Remberto Cahuamari, chef de la communauté Ticuna

À cela s'ajoute l'isolement : les villages des bords des cours d'eau souffrent de l'arrêt du trafic fluvial pour tenter d'endiguer l'avancée du coronavirus.

Pour les Yanomami, le premier danger provient des orpailleurs clandestins qui font régulièrement intrusion sur leur territoire, où quelque 27 000 Autochtoness vivent sur 96 000 kilomètres carrés à la frontière entre le Brésil et le Venezuela.

Sans ça, on serait tranquille, juge le chef Mauricio Yekuana, dont le masque blanc contraste avec le noir des peintures qui rayent son visage.

Selon les ONG, environ 20 000 chercheurs d'or opèrent sur ces terres, encouragés par les projets du président Bolsonaro qui veut intégrer ces zones à la modernité.

Ces orpailleurs sont autant de transmetteurs potentiels de la COVID-19, dénonce Greenpeace Brésil.

Selon l'université fédérale de Minas Gerais, 40 % des Yanomami vivant à proximité des zones d'orpaillage pourraient contracter le coronavirus si aucune mesure n'est prise.

Pendant que le monde est focalisé sur la pandémie, les incendies criminels sévissent de plus belle, après une année 2019 où ils avaient horrifié la planète.

Objectif : accélérer la déforestation pour laisser la place à la culture du soja ou à l'élevage de bovins, des exportations-clés du Brésil.

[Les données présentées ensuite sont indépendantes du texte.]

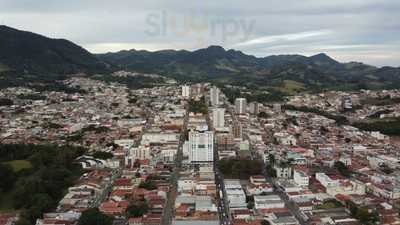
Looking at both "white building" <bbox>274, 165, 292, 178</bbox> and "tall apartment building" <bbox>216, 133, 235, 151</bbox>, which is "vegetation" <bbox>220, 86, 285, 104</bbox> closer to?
"tall apartment building" <bbox>216, 133, 235, 151</bbox>

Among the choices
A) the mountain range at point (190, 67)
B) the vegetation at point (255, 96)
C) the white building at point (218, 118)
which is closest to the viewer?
the white building at point (218, 118)

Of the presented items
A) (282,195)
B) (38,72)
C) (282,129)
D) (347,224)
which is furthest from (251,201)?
(38,72)

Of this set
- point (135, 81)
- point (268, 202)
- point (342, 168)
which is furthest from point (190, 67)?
point (268, 202)

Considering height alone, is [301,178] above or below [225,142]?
below

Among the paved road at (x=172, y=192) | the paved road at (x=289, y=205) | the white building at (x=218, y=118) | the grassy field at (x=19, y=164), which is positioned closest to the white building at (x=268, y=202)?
the paved road at (x=289, y=205)

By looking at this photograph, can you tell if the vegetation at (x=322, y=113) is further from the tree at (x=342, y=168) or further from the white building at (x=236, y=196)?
the white building at (x=236, y=196)

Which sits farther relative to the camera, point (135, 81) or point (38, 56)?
point (38, 56)

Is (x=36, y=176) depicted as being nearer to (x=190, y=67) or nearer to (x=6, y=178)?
(x=6, y=178)
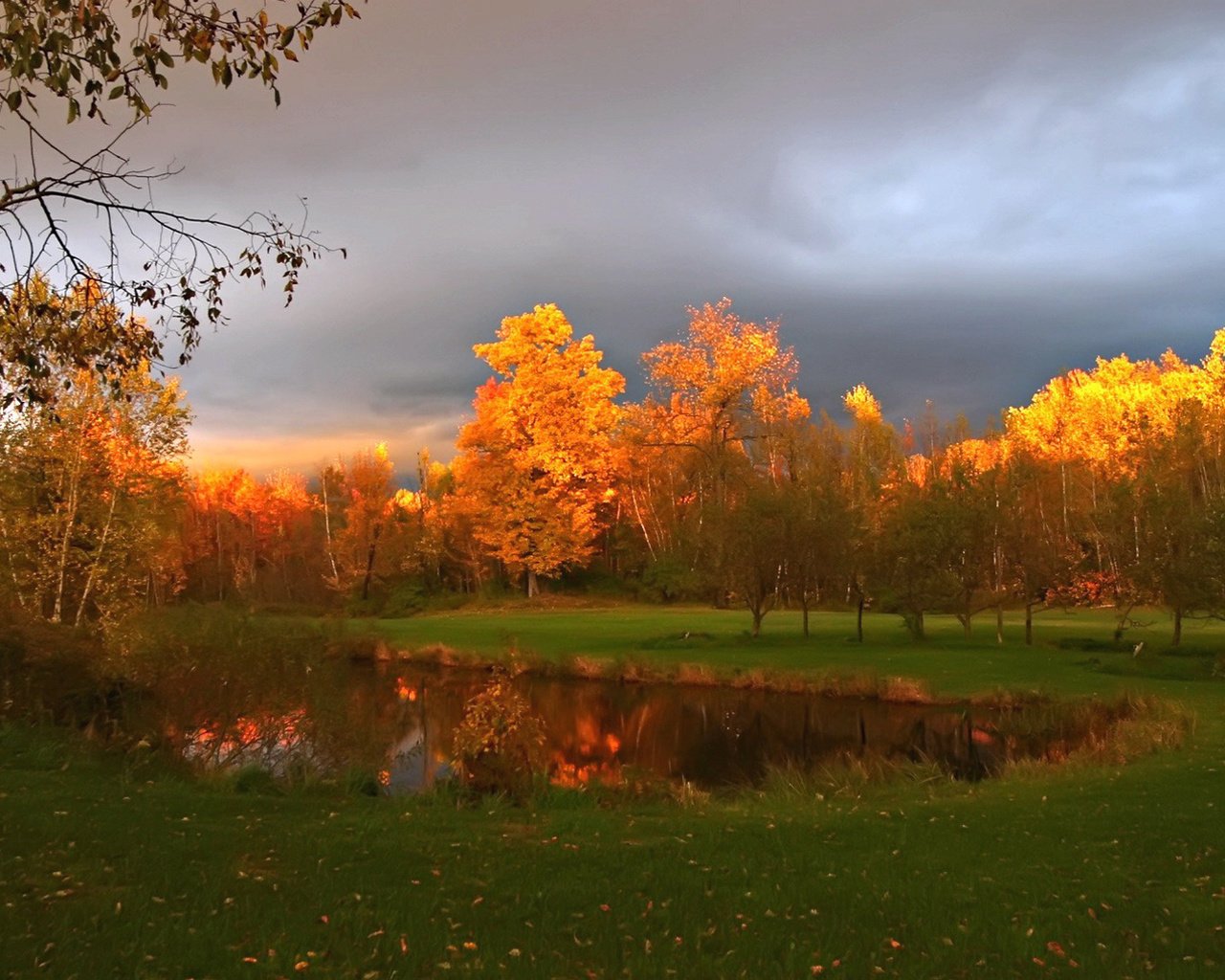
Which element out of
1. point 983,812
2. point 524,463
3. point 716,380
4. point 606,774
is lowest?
point 606,774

Des départs de feu qui ne doivent rien au hasard.

Ce que j'ai vu, sur les terres où je me suis rendue, c'est que les arbres ont déjà été coupés, ils n'ont simplement pas encore été brûlés, expliquait début juin Erika Berenguer, chercheuse des Universités d'Oxford et Lancaster, disant redouter des problèmes respiratoires à cause de la fumée, qui vont s'ajouter au coronavirus.

Quand elles ne sont pas complices, les autorités voient leur capacité à combattre la déforestation limitée par la pandémie.

Les derniers chiffres confirment les pires craintes : la déforestation de l'Amazonie s'est accélérée de 25 % au premier semestre par rapport à la même période de 2019, où elles avaient déjà atteint un record, selon l'Institut National brésilien des recherches spatiales.

Et les spécialistes craignent un mois d'août particulièrement dévastateur, déjà marqué par des incendies ravageurs au Pantanal brésilien.